James checked the straps and spoke quietly with Jones, the coachman, while Tess and the other servants packed the carriage.
They were to travel first to Dover to investigate The Great Dover Shipping Company and then to pay a short visit to Aunt Edith to uphold their masquerade.
Kate was pleased to see that little Arthur was already awake and outside. She would have been disappointed to leave without bidding him farewell.
The boy and dog chased each other around the yard until Leo yelped and bounded off to the forest, stopping just inside the tree line. His bark, playful in the yard, now held a frantic edge.
“Leo! Leo! Come back!” Arthur yelled.
Though his barking echoed across the yard, no one else seemed to take notice. Kate frowned at Leo’s odd behavior. His body stiffened, his ears pricked toward something she could not see.
“Come, Arthur,” Kate said, reaching out to him as she pushed aside her unease. “Why don’t we go see the small creature that has Leo in such an agitated state this morning?”

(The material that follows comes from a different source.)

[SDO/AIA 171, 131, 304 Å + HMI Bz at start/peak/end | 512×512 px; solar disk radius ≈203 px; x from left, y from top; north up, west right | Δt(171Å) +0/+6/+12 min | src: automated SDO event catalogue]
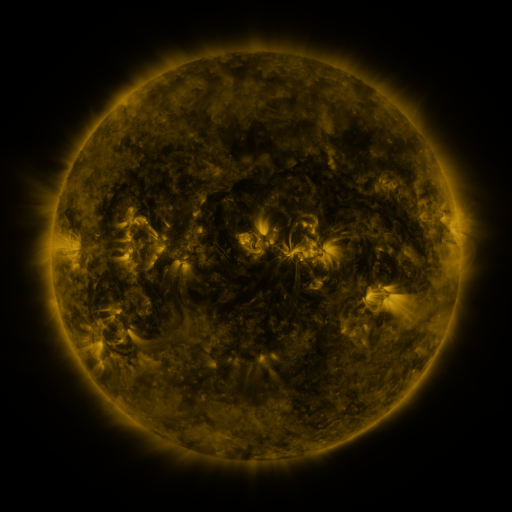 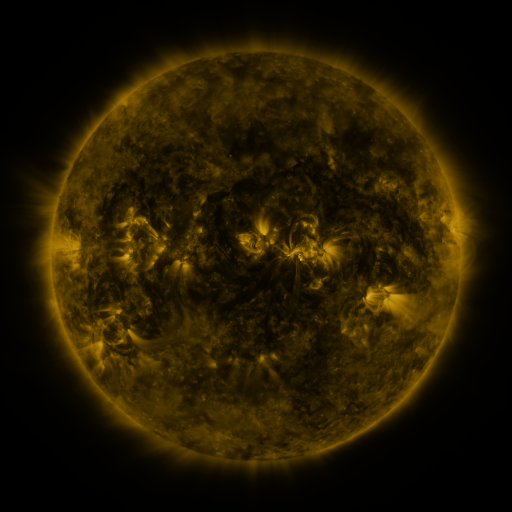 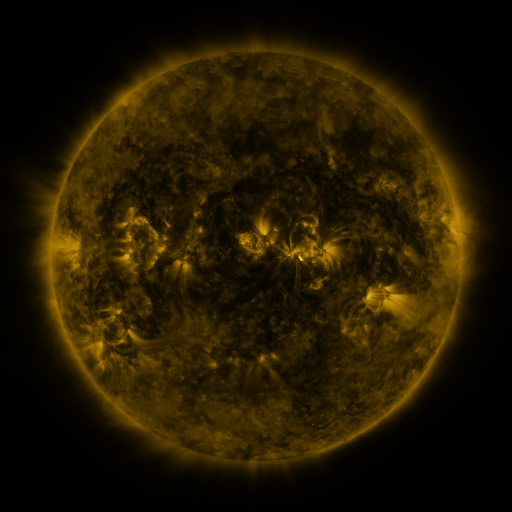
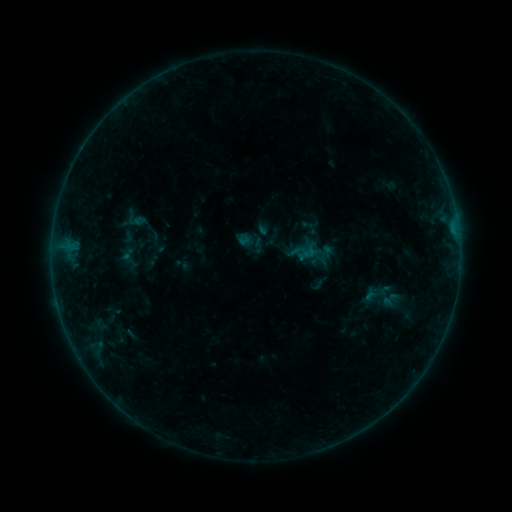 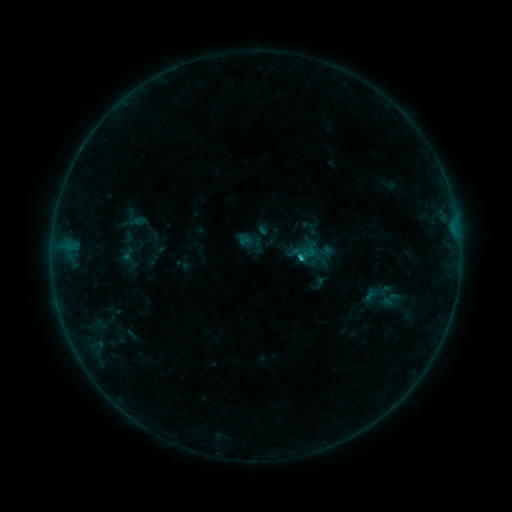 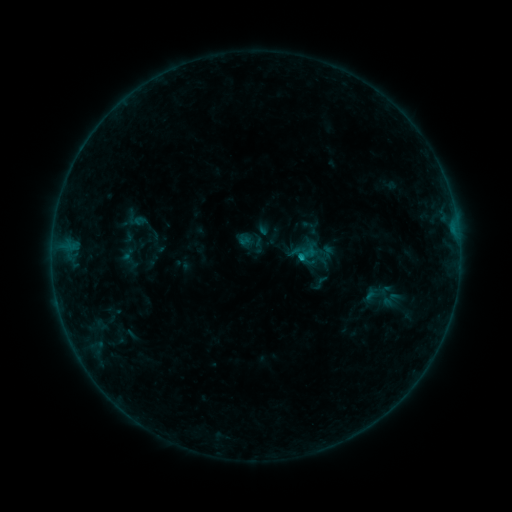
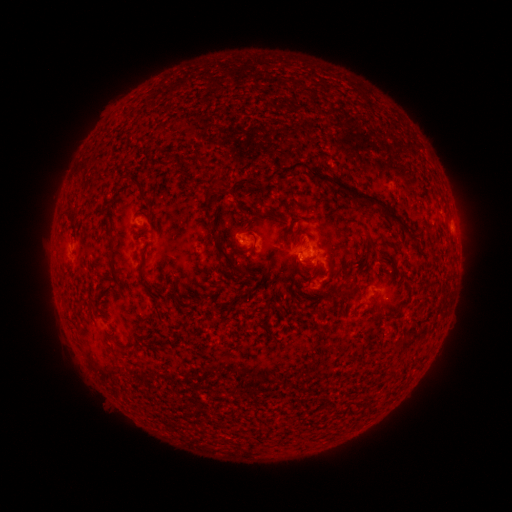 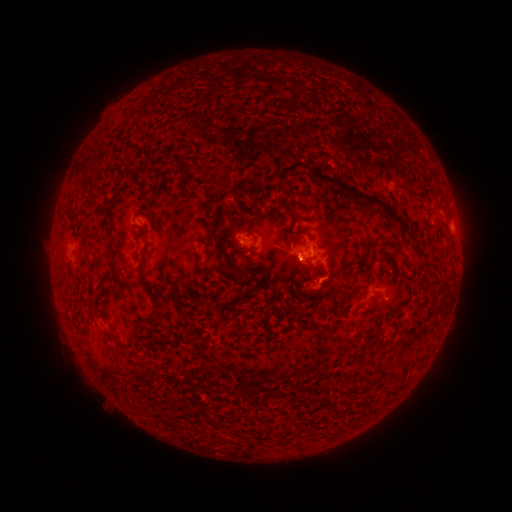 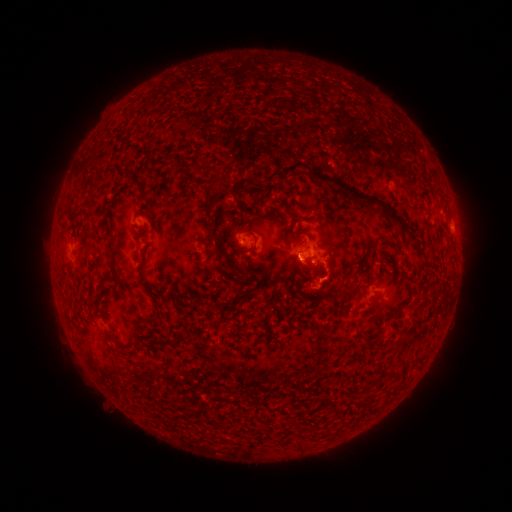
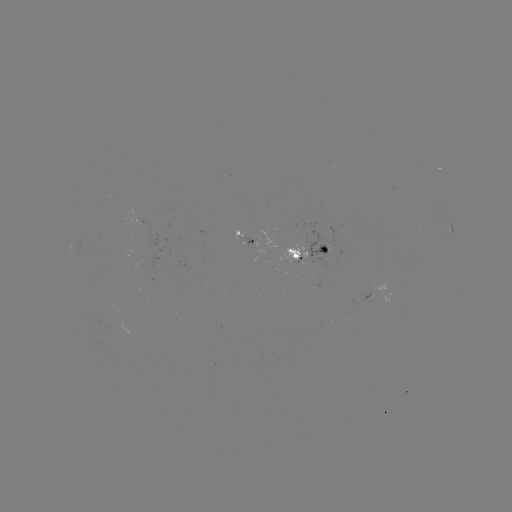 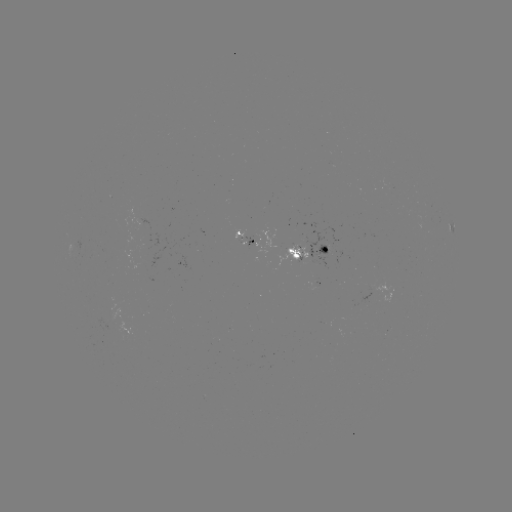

He took her hand, and they walked together across the yard as the brief morning sunlight disappeared behind gray clouds, a brisk wind biting her cheeks.
As they approached Leo beneath the trees, his bark turned to whines. “What is it, Leo?” Kate asked. Curiosity pulled her forward. The dog barked again, tense and full of warning. She saw a boot, large and unmoving, partially covered by the leaves that littered the muddy forest floor.
Her stomach turned, and she moved forward, quickly covering Arthur’s eyes. Cold shock ran through her as the grim picture came into focus. The dark wool coat, the kind countenance, the unruly tuft of white hair.
Mr. Ashcombe lay before her—unmistakably, horrifyingly dead.